Lauren McGaha: It’s a brave decision to continue to pursue this journey of focus, and it’s interesting to say … I like how you put that the relief is in the focus. And did you find that as you started to go down this road and make these decisions that, that was true for your team as well, or did you have to kind of work to bring people into alignment?

Sara Bacon: Well, we’re still very much in this process, but I think that my team trust me because I’ve made a similar jump before when we focus solely on ecommerce and they’ve seen the benefits that, that has brought. So I think that they probably experienced a little bit of consideration. I think the thing that comes up is, “Oh, but we have clients who are not in this space.” And that’s okay we’re not going to kick those clients out, and we’ll still work with clients who aren’t you know … I think explaining that what you all have kind of helped me to understand, that positioning doesn’t mean you don’t get to work with anyone that you decide you want to work with, it’s just how you manufacture the way you represent yourself in the world to really land with a particular type of audience.
====
**TASKS TO COMPLETE:**
1 - Could you update the interview transcript on business positioning, starting at "Sara Bacon: Well, we’re" and ending at "type of audience.", with "online retail" in place of "ecommerce"?
2 - What comes next in the interview transcript on business positioning? Write the continuation, picking up after its last sentence.
The data after this interview transcript on business positioning isn't needed.

**PROVIDED DATA:**
====
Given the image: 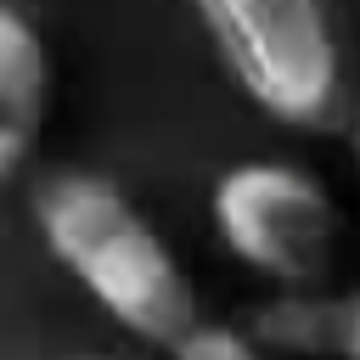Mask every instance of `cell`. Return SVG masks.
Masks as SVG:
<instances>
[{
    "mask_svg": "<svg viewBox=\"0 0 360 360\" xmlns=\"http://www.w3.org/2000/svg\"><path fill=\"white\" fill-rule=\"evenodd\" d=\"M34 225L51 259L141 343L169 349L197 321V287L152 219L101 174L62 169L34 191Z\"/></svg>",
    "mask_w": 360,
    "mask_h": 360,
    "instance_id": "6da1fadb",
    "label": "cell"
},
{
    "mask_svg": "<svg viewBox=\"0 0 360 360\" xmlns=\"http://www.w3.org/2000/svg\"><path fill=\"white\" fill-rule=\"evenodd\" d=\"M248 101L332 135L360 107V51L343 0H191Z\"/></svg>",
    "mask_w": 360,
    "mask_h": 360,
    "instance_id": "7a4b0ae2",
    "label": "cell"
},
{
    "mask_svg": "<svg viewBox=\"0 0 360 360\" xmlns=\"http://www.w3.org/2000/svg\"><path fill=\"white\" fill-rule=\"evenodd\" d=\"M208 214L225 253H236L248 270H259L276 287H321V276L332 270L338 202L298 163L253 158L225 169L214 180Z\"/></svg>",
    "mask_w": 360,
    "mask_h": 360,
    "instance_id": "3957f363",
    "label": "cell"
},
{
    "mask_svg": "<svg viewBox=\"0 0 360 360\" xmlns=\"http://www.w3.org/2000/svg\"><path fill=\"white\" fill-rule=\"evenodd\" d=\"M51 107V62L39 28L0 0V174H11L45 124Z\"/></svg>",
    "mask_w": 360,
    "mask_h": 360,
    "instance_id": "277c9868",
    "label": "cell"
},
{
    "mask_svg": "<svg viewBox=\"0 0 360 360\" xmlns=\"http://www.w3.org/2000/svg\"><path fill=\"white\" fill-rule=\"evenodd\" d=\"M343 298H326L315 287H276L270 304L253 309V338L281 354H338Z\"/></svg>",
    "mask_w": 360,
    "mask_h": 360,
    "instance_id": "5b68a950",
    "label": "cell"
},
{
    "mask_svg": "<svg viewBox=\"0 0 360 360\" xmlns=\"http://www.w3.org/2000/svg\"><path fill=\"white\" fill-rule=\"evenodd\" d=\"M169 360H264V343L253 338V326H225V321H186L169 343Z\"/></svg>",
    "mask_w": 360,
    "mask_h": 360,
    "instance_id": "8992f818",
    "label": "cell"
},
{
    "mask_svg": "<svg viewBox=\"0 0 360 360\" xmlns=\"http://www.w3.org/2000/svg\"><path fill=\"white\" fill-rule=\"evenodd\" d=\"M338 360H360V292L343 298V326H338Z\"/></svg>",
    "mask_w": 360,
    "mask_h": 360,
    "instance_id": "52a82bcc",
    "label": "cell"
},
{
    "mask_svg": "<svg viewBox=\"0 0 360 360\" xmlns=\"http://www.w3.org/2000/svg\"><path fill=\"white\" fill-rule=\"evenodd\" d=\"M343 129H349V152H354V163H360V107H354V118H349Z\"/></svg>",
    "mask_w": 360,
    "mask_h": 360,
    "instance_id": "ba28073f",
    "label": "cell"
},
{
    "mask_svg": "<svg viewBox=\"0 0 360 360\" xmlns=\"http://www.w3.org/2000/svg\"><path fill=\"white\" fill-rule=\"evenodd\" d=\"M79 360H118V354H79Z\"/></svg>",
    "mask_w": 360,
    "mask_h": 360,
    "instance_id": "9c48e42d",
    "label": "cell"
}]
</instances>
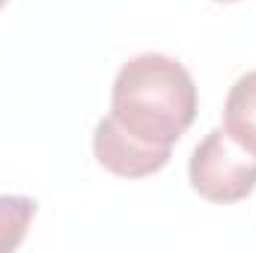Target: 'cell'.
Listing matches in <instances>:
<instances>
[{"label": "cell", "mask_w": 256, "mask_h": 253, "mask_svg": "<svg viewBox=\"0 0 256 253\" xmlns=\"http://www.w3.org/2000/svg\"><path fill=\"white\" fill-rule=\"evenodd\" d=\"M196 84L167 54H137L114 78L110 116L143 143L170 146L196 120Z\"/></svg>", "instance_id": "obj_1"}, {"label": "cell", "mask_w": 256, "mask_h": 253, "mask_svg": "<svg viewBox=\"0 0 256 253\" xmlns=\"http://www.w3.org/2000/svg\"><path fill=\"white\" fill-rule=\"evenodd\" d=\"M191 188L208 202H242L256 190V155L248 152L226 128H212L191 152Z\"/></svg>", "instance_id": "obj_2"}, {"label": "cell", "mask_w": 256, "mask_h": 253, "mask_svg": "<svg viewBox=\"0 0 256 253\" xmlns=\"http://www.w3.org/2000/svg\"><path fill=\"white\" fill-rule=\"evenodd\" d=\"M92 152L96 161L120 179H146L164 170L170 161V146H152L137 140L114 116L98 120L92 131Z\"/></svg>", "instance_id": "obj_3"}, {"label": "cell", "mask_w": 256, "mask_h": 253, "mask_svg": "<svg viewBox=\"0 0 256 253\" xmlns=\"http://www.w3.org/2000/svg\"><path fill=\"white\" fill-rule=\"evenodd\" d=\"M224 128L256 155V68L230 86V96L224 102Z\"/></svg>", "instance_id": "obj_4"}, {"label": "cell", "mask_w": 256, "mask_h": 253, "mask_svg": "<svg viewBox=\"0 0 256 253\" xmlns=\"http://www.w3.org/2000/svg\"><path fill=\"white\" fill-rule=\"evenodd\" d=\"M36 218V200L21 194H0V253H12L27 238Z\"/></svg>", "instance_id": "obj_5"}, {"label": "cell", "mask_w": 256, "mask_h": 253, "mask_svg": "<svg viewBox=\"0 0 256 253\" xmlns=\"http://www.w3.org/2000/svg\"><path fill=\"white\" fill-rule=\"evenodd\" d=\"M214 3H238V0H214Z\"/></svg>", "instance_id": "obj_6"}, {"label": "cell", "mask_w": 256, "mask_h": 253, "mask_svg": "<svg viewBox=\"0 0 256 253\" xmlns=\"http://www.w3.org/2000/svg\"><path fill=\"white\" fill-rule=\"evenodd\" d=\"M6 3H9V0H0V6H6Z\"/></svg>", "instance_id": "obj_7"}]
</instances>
====
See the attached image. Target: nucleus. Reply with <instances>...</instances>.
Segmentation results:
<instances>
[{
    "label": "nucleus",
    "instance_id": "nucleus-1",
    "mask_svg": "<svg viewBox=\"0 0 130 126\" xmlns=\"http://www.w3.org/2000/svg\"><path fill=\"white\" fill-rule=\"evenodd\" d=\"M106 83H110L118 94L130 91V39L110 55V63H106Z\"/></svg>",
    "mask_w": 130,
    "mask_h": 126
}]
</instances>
====
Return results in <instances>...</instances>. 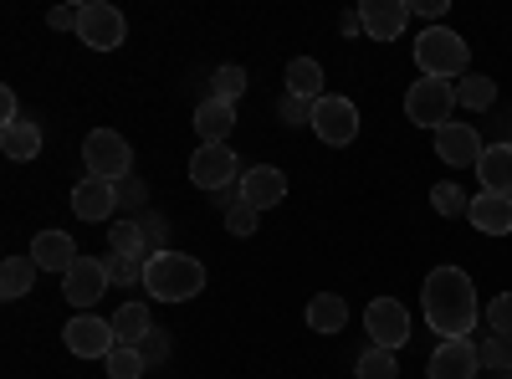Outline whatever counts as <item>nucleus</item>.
====
**RESPONSES:**
1 -
Sara Bacon: Well, we’re still very much in this process, but I think that my team trust me because I’ve made a similar jump before when we focus solely on online retail and they’ve seen the benefits that, that has brought. So I think that they probably experienced a little bit of consideration. I think the thing that comes up is, “Oh, but we have clients who are not in this space.” And that’s okay we’re not going to kick those clients out, and we’ll still work with clients who aren’t you know … I think explaining that what you all have kind of helped me to understand, that positioning doesn’t mean you don’t get to work with anyone that you decide you want to work with, it’s just how you manufacture the way you represent yourself in the world to really land with a particular type of audience.

2 -
Chris Butler: It’s a different theme what you are pursuing publicly and what you might end up doing. You know we’ve seen that among ourselves and our clients as well. You can express a certain positioning, that doesn’t mean that you won’t get inquiries from people that are outside of that. In some cases, you even get more because focus is attractive and it allows you to demonstrate an expertise that you might have a harder time demonstrating, if you’re trying to position yourselves more generally. So yeah, there’s certainly truth to that, that just because you say you’re this kind of company doesn’t mean that you’ll never do work outside of that space again.

Mark O’Brien: The other side of that in regard to the existing client base and one of those objections to get from your employees, which is a very typical objection. I’m not saying that’s never happened, but I’ve never heard in all of these years of working with firms, one story of a client firing an agency because they didn’t feel like they fit inside of what was stated in the homepage now. I’ve never heard that story. It may have happened, but I’ve never heard of one instance of that happening. It’s just not the case, but it’s a reasonable objection. There are many reasonable objections, but there more reasonable counters to all of them. That’s so far as we’ve seen at least.

Sara Bacon: Yeah. It’s kind of like you know, does the risk outweigh the benefits? And every time I have focus, there’s been great benefit behind it.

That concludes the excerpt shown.